コンドームの所持イコール売春ではない 米で可決された法案がセックスワーカーを救う

ほとんどの州で、コンドームを所持していることが売春の意思の証拠とみなされる中、新たな法律が流れを変える。(Photo by BSIP/UIG/Getty Images)

クリステン・ディアンジェロ氏がかつて売春をしていた頃、セックスワーカーがたむろする場所を警察が定期的に一斉捜査したという。「警察官がいきなり現れて、バックを取り上げて中身を全部ぶちまけるんです。それから腕に注射針の跡がないかをチェックする。ポケットの中まで調べるんですよ」

現在はSWOP(Sex Workers Outreach Project=セックスワーカー救済プロジェクト)のエグゼクティヴ・ディレクターを務めるディアンジェロ氏はローリングストーン誌にこう語った。「いきなりなんです。一切質問はしてきません」。時折こうした所持品検査でコンドームが見つかることがある。米カリフォルニア州の法律では、売春目的で徘徊していたとして逮捕および起訴の対象となる。
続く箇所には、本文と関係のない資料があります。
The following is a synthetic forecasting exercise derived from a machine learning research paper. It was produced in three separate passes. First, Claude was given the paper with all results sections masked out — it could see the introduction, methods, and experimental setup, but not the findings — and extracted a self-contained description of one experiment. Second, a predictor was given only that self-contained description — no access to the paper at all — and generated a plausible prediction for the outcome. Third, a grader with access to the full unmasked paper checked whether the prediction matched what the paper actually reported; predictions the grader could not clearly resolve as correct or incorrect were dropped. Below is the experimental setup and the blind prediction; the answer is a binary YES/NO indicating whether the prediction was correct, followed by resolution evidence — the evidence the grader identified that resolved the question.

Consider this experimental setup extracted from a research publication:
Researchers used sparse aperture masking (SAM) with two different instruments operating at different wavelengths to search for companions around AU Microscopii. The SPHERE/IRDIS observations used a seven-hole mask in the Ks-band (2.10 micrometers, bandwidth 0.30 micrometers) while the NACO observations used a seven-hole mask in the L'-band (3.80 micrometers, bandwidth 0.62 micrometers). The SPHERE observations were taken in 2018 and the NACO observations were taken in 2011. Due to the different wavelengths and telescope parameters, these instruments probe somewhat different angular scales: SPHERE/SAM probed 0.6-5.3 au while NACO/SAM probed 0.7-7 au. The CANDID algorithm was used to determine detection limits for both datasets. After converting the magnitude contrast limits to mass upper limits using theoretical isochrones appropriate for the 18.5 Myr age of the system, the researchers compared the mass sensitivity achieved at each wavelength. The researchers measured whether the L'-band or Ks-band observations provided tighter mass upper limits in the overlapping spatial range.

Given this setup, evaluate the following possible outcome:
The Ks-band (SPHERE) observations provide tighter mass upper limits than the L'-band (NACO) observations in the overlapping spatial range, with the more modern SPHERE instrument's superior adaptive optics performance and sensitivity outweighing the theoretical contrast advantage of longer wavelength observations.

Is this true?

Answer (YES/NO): NO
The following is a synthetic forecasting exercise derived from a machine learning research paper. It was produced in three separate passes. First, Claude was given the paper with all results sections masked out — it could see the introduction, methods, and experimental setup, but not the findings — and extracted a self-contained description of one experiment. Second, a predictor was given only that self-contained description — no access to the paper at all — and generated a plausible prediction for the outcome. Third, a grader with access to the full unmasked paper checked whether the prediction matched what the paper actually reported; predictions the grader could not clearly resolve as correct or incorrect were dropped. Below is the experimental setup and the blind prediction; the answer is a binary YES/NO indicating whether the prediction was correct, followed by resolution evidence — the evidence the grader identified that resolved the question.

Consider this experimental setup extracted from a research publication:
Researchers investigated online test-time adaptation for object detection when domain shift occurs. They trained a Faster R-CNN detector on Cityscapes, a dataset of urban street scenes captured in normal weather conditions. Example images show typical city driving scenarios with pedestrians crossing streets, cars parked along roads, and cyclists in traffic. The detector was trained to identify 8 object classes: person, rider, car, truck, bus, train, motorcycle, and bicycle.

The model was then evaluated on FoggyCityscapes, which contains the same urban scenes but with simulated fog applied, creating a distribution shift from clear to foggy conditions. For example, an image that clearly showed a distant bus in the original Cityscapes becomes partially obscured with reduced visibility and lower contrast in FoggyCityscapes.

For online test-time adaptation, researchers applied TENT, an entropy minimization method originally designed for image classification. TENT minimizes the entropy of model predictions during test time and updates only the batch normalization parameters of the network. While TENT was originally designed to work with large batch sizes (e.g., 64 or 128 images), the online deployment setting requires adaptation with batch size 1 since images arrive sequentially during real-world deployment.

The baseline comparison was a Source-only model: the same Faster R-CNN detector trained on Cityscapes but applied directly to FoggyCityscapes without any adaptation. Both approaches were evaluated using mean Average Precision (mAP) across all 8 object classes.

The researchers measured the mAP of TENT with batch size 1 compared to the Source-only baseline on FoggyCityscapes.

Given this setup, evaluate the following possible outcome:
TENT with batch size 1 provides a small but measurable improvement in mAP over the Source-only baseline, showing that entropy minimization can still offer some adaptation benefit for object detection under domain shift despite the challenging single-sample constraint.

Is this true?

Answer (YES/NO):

彼女が街に立っていた頃は、こんなことは日常茶飯事だった。ディアンジェロ氏いわく、結果的に大勢の商売仲間がコンドームを一切携帯しなくなったため、性病にかかる危険がますます高くなった。SWOPで働き始めると、彼女は他のメンバーらと一緒に名刺を配って歩き、自分の権利について知るべきだとセックスワーカーに言った。コンドームを根拠とする所持品検査は違法であり、同意しなくても構わないのだと教えて回った。「みんな目を大きく見開いてこう言うんです。『口で言うのは簡単よ。私は(警察の)言う通りにするわ、だってあいつらは神なのよ』」とディアンジェロ氏。

だが、カリフォルニア州で誕生した画期的な法律のおかげで事情は変わるだろう。7月30日、ギャヴィン・ニューサム州知事は法案SB233号に署名した。スコット・ウィーナー州上院議員が提案し、SWOPをはじめとするセックスワーカーの権利擁護団体が強く後押ししたこの州上院法案は、2つの重要事項が盛り込まれている点で大きな意味を持つ。ひとつは、性的暴行や家庭内暴力の被害者として警察に届け出ているセックスワーカーに免責を認める条項が加えられていること。もうひとつは、コンドームを売春目的の根拠として認めていないことだ。

この手の法案は今回が初めてではない。2014年にはニューヨーク警察が、今後コンドームを売春目的の根拠とみなさないと公表した。その2年前には、サンフランシスコでも同様の方針が導入された。だが、構想に5年かけたカリフォルニア州の法案が可決された勢いは――ウィーナー上院議員のような政治家の支持を得た事実も含め――セックスワーカーの権利を求める戦いの流れを大きく変えることになるだろう、とディアンジェロ氏は言う。ニューヨーク州やワシントン州の活動家から聞いた話をふまえ、ほどなく他の州もこれに続くだろうというのが彼女の予想だ。